START Passage for review

And most important of all,. adjacent to the Sharpstown Center Mall, at 7500 Bellaire Boulevard, Frank built a ten story office tower that housed the Sharpstown State Bank, which was Frank Sharp's real money-making scheme. You see, in 1962 (when the mall opened), as in 1867 when Credit Moblier was chosen as the general contractor for the transcontinental railroad, as in 1792, when speculators promoted the swampy Yazoo Lands, Frank Sharp knew that making “real” money had nothing to do with buying low or selling high. In a capitalist system, the greatest profit is always in buying politicians, whose price and morals, are usually cheap.
It was bad luck that Frank Sharp did not really get rich from Sharpstown. One of his partners died in a hunting accident midway through the multi-year construction, and the banks asked for another $5 million to refinance his loan. Frank found new partners to carry him over, but the interest rates they demanded were so high, Frank had to promise not to sue them for usury. Two years later Frank was able to buy himself out of that crushing deal with $3 million in cash, which he borrowed from George and Herman Brown. Of course he also had to agree to grant their company, Brown and Root, exclusive contracts for all future construction in Sharpstown. The thing about sharks, that sharks often forget, is that sharks eat sharks.
Still, by the late 1960's, Frank could finally see the summit, and there was just one last precipice to overcome. His Sharptown Bank had too low a ratio of deposits to loans to qualify as a member of the Federal Deposit Insurance Corporation, the private-slash-government agency that guaranties deposits in member banks. And without that guarantee, Frank's Sharptown Bank could not attract the institutional investors and depositors he needed to firmly establish the foundation of his hill. In July of 1969 Frank met privately with Texas Governor Preston Smith (above) in a Houston hotel suite to discuss the problem. And, what do you know - darn - if they didn't came up with a solution.

END Passage for review
START Data extracts

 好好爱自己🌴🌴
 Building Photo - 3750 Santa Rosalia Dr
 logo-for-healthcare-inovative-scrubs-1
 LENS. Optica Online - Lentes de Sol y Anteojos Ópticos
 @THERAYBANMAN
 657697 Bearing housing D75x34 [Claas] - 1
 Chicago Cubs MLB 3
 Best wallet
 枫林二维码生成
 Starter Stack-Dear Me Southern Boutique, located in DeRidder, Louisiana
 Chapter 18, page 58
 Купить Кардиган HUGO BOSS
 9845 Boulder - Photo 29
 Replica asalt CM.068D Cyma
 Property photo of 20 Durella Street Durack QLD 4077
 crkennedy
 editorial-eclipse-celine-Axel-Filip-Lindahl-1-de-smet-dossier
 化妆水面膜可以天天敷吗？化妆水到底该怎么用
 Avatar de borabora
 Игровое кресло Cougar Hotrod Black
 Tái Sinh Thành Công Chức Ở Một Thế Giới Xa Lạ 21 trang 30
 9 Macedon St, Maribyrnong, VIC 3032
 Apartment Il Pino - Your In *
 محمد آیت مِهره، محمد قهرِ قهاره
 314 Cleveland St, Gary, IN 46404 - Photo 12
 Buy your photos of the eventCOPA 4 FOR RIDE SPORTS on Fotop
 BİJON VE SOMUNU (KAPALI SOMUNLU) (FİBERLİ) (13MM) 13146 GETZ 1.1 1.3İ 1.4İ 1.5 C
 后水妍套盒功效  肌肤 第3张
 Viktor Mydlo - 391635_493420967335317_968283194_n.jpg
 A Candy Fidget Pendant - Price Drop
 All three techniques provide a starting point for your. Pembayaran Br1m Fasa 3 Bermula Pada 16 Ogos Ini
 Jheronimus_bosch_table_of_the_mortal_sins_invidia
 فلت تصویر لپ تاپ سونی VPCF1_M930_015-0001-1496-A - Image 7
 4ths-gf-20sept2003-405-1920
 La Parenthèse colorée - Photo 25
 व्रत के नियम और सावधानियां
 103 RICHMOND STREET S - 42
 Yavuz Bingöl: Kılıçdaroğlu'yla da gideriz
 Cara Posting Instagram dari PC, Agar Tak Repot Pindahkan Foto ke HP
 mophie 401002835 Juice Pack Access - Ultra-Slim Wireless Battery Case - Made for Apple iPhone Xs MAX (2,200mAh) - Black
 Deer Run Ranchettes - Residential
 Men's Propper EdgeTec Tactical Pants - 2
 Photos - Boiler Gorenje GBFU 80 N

END Data extracts

__Prompt__
According to the passage on Frank Sharp and Sharpstown, how much cash did Frank borrow from George and Herman Brown to buy himself out of the deal with his new partners?

__Result of the task__
$3 million